La répartition de l'ADN néandertalien actuel ressemble-t-elle à ce qu'elle était au début ?

Non. Des métissages ont eu lieu entre des populations qui avaient plus ou moins d'ADN néandertalien et d'autre part, il y a certains variants néandertaliens qui ont été négativement sélectionnés.

Aujourd'hui encore, il y a des pressions de sélection contre des variants néandertaliens quand ils ne sont pas favorables. Donc La proportion d'ADN néandertalien dans notre ADN peut encore bouger, notamment quand il y a des variants néandertaliens qui sont très favorables pour la fécondité.

Et quelles conséquences chez un humain qui a davantage d'ADN néandertalien aujourd'hui ? Sur la santé ou autre ?

Il y a des prédispositions à certaines maladies endocriniennes. Il y a une plus grande sensibilité à certains virus. On a même accusé les variants néandertaliens de favoriser le Covid-19.
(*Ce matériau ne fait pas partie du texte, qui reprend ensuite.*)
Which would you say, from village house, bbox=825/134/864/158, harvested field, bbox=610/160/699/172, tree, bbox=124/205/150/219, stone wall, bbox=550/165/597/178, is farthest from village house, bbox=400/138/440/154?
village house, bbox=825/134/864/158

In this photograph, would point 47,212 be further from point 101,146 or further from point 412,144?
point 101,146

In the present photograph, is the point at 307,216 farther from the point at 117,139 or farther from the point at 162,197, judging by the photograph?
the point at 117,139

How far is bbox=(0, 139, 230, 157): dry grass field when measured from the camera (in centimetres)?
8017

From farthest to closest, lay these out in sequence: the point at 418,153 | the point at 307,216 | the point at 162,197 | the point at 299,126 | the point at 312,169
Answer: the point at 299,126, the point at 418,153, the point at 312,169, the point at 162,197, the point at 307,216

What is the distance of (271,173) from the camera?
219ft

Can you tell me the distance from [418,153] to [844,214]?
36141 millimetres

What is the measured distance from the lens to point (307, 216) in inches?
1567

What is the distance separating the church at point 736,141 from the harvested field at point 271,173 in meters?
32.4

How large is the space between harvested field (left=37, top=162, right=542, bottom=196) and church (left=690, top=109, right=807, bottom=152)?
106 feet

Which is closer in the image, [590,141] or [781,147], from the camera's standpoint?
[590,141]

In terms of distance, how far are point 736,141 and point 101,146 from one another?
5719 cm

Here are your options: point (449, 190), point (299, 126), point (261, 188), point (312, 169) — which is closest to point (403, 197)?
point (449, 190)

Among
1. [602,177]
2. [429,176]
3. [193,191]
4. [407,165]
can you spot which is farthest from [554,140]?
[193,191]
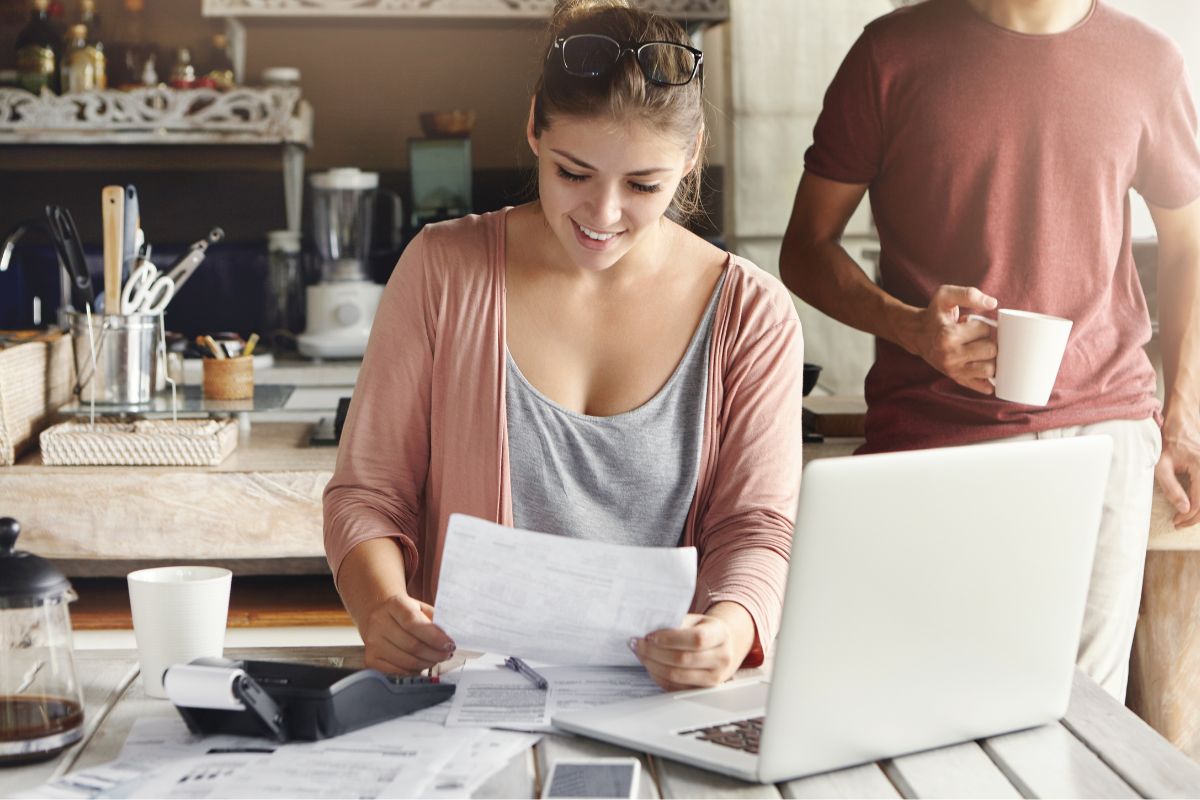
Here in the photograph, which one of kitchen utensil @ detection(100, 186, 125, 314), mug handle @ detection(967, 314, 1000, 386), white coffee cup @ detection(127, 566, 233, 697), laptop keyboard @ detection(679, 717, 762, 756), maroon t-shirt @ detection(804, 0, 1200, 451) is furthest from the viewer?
kitchen utensil @ detection(100, 186, 125, 314)

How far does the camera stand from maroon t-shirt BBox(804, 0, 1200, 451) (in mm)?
1725

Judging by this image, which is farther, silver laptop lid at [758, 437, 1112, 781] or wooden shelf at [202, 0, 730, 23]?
wooden shelf at [202, 0, 730, 23]

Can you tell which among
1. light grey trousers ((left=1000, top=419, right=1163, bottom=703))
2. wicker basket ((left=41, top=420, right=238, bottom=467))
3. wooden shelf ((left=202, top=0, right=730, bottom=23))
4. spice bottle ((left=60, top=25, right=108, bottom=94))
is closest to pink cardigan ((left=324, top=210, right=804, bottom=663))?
light grey trousers ((left=1000, top=419, right=1163, bottom=703))

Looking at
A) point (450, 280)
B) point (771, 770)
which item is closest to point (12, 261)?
point (450, 280)

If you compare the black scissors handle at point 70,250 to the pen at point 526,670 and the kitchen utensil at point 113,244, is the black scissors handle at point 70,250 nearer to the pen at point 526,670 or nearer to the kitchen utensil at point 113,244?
the kitchen utensil at point 113,244

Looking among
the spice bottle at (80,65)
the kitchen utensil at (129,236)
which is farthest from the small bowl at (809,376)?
the spice bottle at (80,65)

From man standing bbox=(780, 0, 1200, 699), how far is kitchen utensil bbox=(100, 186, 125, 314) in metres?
1.27

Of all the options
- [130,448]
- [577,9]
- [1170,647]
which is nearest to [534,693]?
[577,9]

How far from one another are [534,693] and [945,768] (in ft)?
1.16

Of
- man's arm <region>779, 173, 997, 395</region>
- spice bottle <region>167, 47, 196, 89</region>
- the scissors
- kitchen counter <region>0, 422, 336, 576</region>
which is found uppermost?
spice bottle <region>167, 47, 196, 89</region>

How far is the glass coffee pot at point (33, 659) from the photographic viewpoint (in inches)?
38.9

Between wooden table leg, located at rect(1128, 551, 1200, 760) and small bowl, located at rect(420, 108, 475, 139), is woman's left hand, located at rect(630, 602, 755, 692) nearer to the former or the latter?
wooden table leg, located at rect(1128, 551, 1200, 760)

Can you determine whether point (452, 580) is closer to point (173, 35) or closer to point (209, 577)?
point (209, 577)

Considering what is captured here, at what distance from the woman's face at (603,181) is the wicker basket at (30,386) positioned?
126 cm
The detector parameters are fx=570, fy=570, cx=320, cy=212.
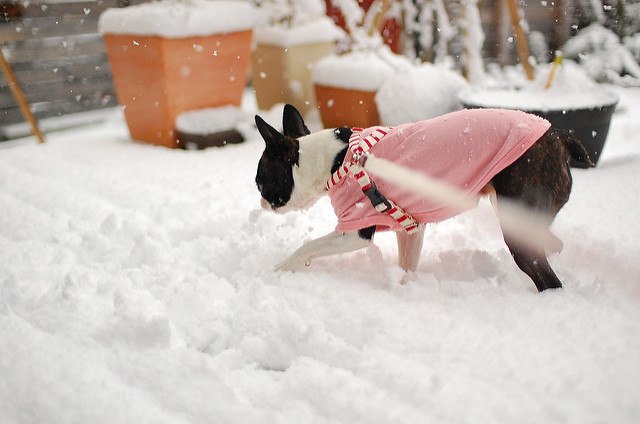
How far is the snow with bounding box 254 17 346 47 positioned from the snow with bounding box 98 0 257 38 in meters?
0.38

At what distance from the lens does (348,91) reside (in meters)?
4.32

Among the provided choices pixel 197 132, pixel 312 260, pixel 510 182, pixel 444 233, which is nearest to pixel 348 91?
pixel 197 132

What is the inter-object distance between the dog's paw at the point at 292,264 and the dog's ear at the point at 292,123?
1.63 ft

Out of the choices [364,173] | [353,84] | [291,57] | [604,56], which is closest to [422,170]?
[364,173]

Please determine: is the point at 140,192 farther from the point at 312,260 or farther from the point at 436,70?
the point at 436,70

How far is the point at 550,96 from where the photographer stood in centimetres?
352

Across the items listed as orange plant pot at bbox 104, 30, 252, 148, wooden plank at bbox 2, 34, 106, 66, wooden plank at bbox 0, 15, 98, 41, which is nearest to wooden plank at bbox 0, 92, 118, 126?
wooden plank at bbox 2, 34, 106, 66

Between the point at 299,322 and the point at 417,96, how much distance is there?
2.50 meters

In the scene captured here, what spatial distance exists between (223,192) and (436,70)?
75.3 inches

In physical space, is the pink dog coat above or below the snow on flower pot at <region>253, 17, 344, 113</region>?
A: above

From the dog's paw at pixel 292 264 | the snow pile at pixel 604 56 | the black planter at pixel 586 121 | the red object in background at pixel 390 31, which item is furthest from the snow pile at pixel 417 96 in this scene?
the snow pile at pixel 604 56

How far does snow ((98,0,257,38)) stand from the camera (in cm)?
409

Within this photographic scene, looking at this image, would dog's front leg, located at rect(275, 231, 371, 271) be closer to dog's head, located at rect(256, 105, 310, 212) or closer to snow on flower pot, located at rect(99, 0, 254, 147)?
dog's head, located at rect(256, 105, 310, 212)

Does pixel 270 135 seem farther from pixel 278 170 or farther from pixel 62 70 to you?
pixel 62 70
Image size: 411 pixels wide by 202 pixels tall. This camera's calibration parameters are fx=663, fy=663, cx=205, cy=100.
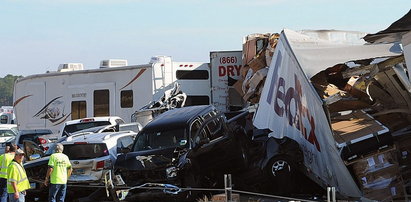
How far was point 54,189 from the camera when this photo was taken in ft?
41.2

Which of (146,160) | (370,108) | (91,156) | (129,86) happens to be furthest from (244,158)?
(129,86)

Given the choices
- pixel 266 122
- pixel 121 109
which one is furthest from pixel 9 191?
pixel 121 109

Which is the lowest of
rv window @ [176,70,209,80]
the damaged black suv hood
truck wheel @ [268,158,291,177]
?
truck wheel @ [268,158,291,177]

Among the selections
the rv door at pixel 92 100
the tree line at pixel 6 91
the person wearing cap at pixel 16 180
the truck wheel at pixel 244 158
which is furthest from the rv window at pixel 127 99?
the tree line at pixel 6 91

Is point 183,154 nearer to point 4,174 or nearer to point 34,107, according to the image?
point 4,174

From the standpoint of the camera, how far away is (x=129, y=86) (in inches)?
864

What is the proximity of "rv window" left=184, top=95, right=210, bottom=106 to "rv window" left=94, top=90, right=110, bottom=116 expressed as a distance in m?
2.80

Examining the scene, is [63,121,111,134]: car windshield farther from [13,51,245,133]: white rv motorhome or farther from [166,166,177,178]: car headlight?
[166,166,177,178]: car headlight

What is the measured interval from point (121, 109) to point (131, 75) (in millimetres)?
1185

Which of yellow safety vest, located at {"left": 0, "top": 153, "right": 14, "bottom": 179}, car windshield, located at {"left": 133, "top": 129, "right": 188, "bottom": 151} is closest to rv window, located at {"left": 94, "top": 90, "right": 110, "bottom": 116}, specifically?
car windshield, located at {"left": 133, "top": 129, "right": 188, "bottom": 151}

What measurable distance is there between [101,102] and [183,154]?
10637 mm

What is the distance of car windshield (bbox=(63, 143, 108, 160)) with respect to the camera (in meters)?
14.4

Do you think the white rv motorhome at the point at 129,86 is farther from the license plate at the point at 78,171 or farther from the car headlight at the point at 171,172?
the car headlight at the point at 171,172

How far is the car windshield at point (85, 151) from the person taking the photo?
14.4 metres
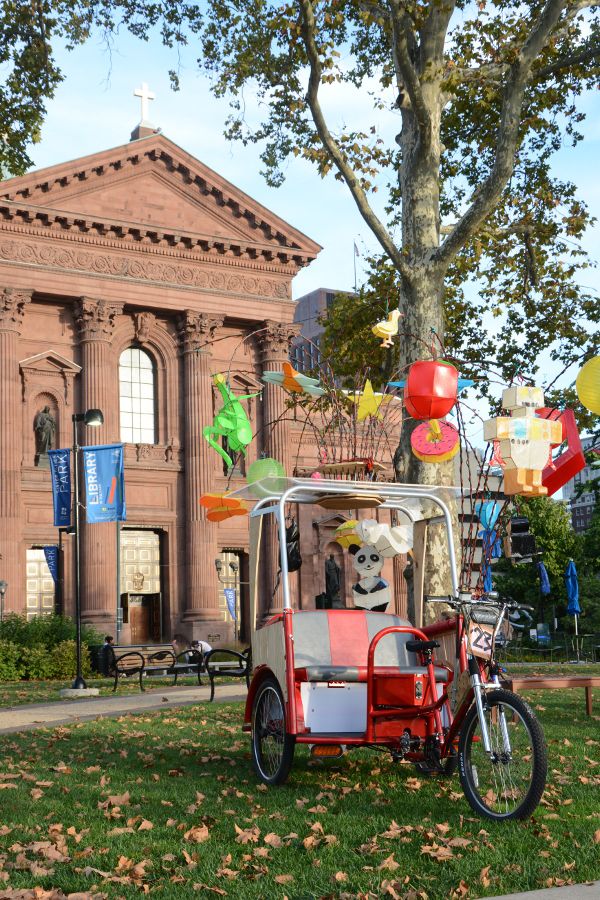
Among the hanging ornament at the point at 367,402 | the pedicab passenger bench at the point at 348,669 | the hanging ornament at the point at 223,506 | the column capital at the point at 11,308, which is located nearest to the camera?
the pedicab passenger bench at the point at 348,669

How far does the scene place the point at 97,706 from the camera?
59.6 feet

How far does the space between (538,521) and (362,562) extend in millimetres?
55450

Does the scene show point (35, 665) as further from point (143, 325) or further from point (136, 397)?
point (143, 325)

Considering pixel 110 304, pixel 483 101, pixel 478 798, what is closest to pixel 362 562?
pixel 478 798

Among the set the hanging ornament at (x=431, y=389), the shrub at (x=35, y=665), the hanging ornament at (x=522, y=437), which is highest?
the hanging ornament at (x=431, y=389)

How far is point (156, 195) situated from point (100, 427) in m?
10.4

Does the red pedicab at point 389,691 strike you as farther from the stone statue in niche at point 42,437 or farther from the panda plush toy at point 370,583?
the stone statue in niche at point 42,437

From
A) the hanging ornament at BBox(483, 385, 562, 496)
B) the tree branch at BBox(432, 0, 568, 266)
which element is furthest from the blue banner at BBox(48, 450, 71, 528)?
the hanging ornament at BBox(483, 385, 562, 496)

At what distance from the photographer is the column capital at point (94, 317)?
4325cm

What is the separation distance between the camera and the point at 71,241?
43500mm

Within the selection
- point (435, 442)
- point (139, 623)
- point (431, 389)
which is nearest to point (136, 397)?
point (139, 623)

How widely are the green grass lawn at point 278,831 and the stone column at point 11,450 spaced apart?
3040cm

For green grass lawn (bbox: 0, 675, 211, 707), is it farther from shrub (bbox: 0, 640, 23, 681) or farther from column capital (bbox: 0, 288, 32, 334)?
column capital (bbox: 0, 288, 32, 334)

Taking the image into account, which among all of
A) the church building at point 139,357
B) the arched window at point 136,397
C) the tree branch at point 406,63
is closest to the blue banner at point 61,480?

L'analyse de l'ADN ancien et celle de l'ADN moderne ne font que commencer. Nous sommes aujourd'hui capables de reconstruire des familles entières en analysant l'ADN qui est contenu dans le sol des grottes. Récemment, on a reconstitué le portrait d'une famille qui vivait dans une grotte en Asie. On a réussi à reconstituer les différents groupes d'hommes qui y existaient, sans avoir d'ossements, uniquement en étudiant et en séquençant l'ADN présent dans le sol. De la même manière, on a reconstitué au sud de Paris, à partir de l'ADN cette fois-ci d'ossements, le portrait-robot des gens qui habitaient dans un village ancien avec leurs visages, leurs caractéristiques médicales et physiques. La très grande facilité aujourd'hui à la séquence de l’ADN moderne et ancien va nous donner une idée de plus en plus précise de qui étaient nos ancêtres, comment ils se sont mélangés et quelles étaient leurs caractéristiques.